Osmanlı çok mozaik gibi bir yönetimdi gibi bir mistifikasyon var ama aslında Osmanlı’daki bu yapılar bir arada yaşamıyorlar, kompartımanlar halinde yaşıyorlar. Bir arada yaşamalarına ne Bizans, ne de Osmanlı müsaade etmiştir. Mesela itiraz edilebilir, İstanbul’da bir sürü ekalliyet vardı, bunlar bir arada yaşamıyor muydu diye, fiziki anlamda evet, ama tamamen birbirlerinden soyutlanmış, kompartımanlar halinde ve devlet tarafından tutulan yapılardı. Bununla ilgili son dönem yayınlanmış belgelerde var. Kadı sicillerinde çok örnekler var. Mesela Ortodoks bir Rum’un, Katolik bir Rum haline dönüşmesine devlet izin vermiyor. Ortodokslar, Ortodoks olarak kalıyor, mesela Yahudiler, Yahudi olarak kalıyor bir tek Müslümanlığa geçerse izin veriliyor ama o da çok teşvik edilen bir şey değil. Biz mesela Balkanlar için söyleriz ya Osmanlı çok hoşgörülüydü, insanları zorla Müslüman yapmadı diye ama aslında bu bir devlet siyasetidir. Müslüman olmalarını istemiyordu zaten, Balkanların Ortodoks kalmasını istiyordu. Çünkü orada bir Habsburg tehlikesi var, Katolikler var, onların önünde Ortodoks bir bent olarak o halkları tutuyor. Bunun nedeni ise bu cemaat yapılarının kamusal alanda geçişken hale gelmesi ve bunun kolaylaşmasına müsaade etmiyor.

Mesela biz biliyoruz ki 4. Murat içkiyi yasaklıyor ve kahveyi de yasaklıyor. Tabi bunu şer’î bir gerekçe ile fetva çıkartarak yapıyor ama aslında o kahvehanelerde birtakım ayak takımı oturup devlet aleyhinde ileri geri konuşuyorlar, esas korku o, tabii biz bunu Avrupa’dan da biliyoruz, orada da ayaklanmalar, publardan, meyhanelerden filan başlıyor. Orada insanlar dedikodu yapmaya başlıyor ve dedikodunun birinci maddesi işte kralla veya arttırılan vergi ile ilgili, verilen bir ceza ile ilgilidir yapılan bu dedikodular. Keza camilerde de dedikodu yapılmasına müsaade edilmiyor.
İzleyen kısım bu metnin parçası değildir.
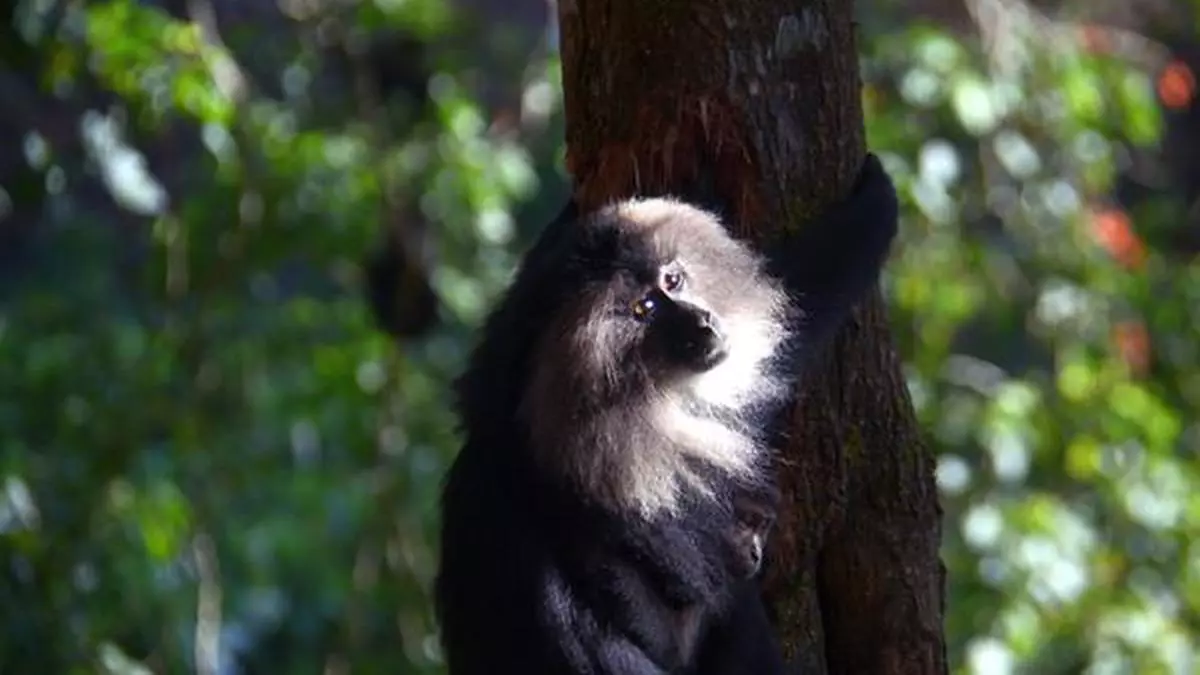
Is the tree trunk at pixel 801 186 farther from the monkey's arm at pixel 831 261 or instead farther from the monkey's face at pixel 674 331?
the monkey's face at pixel 674 331

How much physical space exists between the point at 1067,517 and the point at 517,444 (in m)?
2.45

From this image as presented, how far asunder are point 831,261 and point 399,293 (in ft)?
11.2

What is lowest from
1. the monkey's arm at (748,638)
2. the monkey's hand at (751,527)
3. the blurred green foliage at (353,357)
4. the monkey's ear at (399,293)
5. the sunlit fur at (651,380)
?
the monkey's ear at (399,293)

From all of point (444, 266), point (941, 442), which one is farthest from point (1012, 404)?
point (444, 266)

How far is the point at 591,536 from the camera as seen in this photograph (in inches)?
127

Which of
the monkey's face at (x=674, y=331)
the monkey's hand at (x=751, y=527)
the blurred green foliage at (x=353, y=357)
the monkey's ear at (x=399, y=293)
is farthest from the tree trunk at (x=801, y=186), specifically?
the monkey's ear at (x=399, y=293)

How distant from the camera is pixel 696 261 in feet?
Result: 10.8

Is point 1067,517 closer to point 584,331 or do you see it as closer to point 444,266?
point 444,266

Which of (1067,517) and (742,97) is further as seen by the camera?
(1067,517)

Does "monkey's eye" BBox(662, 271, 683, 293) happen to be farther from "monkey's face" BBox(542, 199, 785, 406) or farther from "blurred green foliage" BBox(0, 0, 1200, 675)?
"blurred green foliage" BBox(0, 0, 1200, 675)

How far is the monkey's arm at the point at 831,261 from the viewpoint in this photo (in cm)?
330

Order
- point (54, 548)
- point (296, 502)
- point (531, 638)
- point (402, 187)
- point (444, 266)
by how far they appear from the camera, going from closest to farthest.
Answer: point (531, 638) < point (54, 548) < point (296, 502) < point (402, 187) < point (444, 266)

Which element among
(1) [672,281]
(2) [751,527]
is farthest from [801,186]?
(2) [751,527]

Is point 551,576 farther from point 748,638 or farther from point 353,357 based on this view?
point 353,357
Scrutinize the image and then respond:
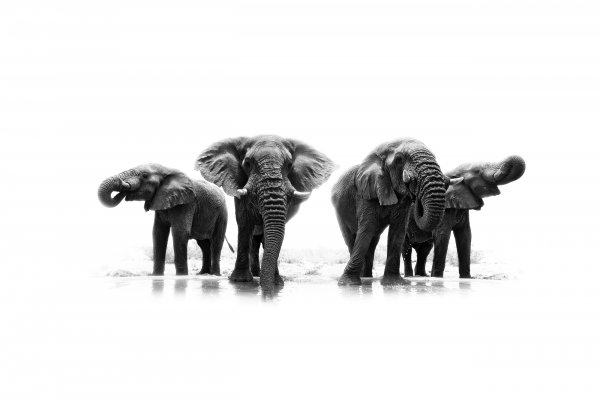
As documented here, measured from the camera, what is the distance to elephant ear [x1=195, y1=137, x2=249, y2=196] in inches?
421

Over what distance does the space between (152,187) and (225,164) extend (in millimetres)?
3617

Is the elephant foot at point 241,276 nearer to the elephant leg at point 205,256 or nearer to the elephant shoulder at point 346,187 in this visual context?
the elephant shoulder at point 346,187

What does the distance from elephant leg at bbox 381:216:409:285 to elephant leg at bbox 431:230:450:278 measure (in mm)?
3241

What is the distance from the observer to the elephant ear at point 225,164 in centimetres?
1069

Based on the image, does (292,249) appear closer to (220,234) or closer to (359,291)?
(220,234)

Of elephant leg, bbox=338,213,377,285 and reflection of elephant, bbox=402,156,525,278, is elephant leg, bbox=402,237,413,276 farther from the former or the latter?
elephant leg, bbox=338,213,377,285

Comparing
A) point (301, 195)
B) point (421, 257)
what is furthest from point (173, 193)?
point (421, 257)

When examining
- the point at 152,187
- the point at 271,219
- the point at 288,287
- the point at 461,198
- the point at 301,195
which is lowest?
the point at 288,287

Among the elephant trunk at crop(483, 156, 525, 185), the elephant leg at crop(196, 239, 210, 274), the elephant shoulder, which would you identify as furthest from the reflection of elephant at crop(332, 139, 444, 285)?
the elephant leg at crop(196, 239, 210, 274)

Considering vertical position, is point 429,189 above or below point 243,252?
above

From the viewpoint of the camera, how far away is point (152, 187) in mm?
13828

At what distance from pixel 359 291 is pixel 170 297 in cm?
291

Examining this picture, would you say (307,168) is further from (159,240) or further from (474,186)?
(159,240)

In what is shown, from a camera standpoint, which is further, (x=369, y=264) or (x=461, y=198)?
(x=461, y=198)
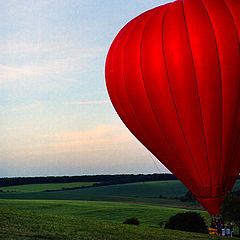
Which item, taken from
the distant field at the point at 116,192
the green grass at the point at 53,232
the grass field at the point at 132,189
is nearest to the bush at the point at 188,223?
the green grass at the point at 53,232

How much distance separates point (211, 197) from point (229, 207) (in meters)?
30.2

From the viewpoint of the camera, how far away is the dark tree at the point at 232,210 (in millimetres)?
46281

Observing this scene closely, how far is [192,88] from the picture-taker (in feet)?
60.0

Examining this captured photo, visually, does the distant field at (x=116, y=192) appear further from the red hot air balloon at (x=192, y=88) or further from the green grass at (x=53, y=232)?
the red hot air balloon at (x=192, y=88)

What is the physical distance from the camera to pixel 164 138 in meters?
19.6

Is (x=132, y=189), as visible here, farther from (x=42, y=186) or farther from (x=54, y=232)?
(x=54, y=232)

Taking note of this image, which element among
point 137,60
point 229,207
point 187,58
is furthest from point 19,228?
point 229,207

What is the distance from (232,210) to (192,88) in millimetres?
32180

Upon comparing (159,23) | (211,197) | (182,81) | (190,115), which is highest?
(159,23)

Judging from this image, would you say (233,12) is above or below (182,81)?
above

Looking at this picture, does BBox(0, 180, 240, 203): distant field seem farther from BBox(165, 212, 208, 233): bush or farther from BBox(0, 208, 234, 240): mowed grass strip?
BBox(0, 208, 234, 240): mowed grass strip

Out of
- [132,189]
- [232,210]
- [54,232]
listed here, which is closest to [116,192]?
[132,189]

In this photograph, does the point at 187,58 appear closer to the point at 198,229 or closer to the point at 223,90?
the point at 223,90

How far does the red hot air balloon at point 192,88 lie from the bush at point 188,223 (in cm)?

Osmanlı’da Yahudiler, Hristiyanlar ve Müslümanların bir arada yaşaması meselesi klasik döneme ait değildir. Bu ancak Tanzimat sonrası döneme ve çok sınırlı bir alana ait bir şeydir. Biraz ticaretin olduğu yerlerde, mesela Pera böyledir. Klasik dönemde bu unsurların bir arada yaşaması söz konusu değil ve bu unsurların kamusal alanda bir araya gelecekleri bir mekanizma da yok. Bizim geleneğimizde dolayısı ile böyle bir şey yok. Çok kısa bir dönemdir, Tanzimat sonrası devletin kendini dönüştüremediği bir dönemde görülür.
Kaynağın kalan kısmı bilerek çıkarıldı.